For care in a senior living community, your options include assisted living which offers housing, onsite care and support with daily activities and memory care which offers a specialized care environment for those with Alzheimer’s disease and dementia.
Senior Living Pros:
- Home maintenance, housekeeping, laundry, transportation and three well-balanced meals a day are typically provided.
- Multiple levels of care may be on the same campus making it easier to transition as health needs evolve.
- Social opportunities and wellness are part of life with activities, events, outings, fitness classes and amenities such as a pool.
Senior Living Cons:
- Many feel moving to senior living represents a loss of independence and control.
- It can be hard to adapt to an unfamiliar environment.
- The caregiver to resident ratio can be 1 to 20 which limits the amount of personal attention you’ll receive.
- Large communities can have an institutional feel and some may feel lost with multiple buildings to navigate between and potentially 100s of new ‘neighbors.’
Boutique Senior Living
This type of care setting is one you may not be familiar with, but it’s gaining in popularity for blending the comfort of home with the care and amenities of senior living. For example, we are licensed for both assisted living and memory care as well.
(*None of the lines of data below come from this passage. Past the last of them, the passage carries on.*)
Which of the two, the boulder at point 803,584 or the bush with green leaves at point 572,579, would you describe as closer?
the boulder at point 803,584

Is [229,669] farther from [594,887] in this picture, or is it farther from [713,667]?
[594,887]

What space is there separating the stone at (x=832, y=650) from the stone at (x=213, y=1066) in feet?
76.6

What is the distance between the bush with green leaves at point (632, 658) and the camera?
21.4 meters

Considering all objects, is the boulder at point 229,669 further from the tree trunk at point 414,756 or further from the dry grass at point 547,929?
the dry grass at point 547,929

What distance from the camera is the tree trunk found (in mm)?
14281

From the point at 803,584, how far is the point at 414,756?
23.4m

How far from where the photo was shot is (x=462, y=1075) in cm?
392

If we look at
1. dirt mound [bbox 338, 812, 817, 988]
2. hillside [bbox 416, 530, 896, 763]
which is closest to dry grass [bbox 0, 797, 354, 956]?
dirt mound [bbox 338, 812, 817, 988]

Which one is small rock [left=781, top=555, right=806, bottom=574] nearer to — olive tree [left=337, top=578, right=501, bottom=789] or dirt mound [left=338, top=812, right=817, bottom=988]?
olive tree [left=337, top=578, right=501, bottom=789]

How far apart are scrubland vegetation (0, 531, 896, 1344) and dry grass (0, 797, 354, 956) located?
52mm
- A caregiver to resident ratio of 1 to 5 which benefits residents with more personalized care and attention from the staff that really knows you or your loved one.
- Care is provided by trained nurses, certified nursing assistants and caregivers in a renovated and upgraded, single-family home in a quiet, residential neighborhood.
- Homes have 10 to 16 residents yet offer at least 4,000 square feet of living space.
- Three home-style meals that meet individual dietary requirements are offered daily and laundry and cleaning services are also provided.
- Amenities include beautifully landscaped grounds and home gardens, complimentary Wi-Fi, transportation and safety features such as fall alert pendants, state-of-the-art video monitoring and keypad entry/exit access.
- Activity programs feature daily exercises, socialization, cognitive stimulation and immersive activities as well as group outings and live entertainment.
- Privacy may be a concern for some; however private rooms are an option.
- Availability could be more limited as residential care homes typically have no more than 16 residents.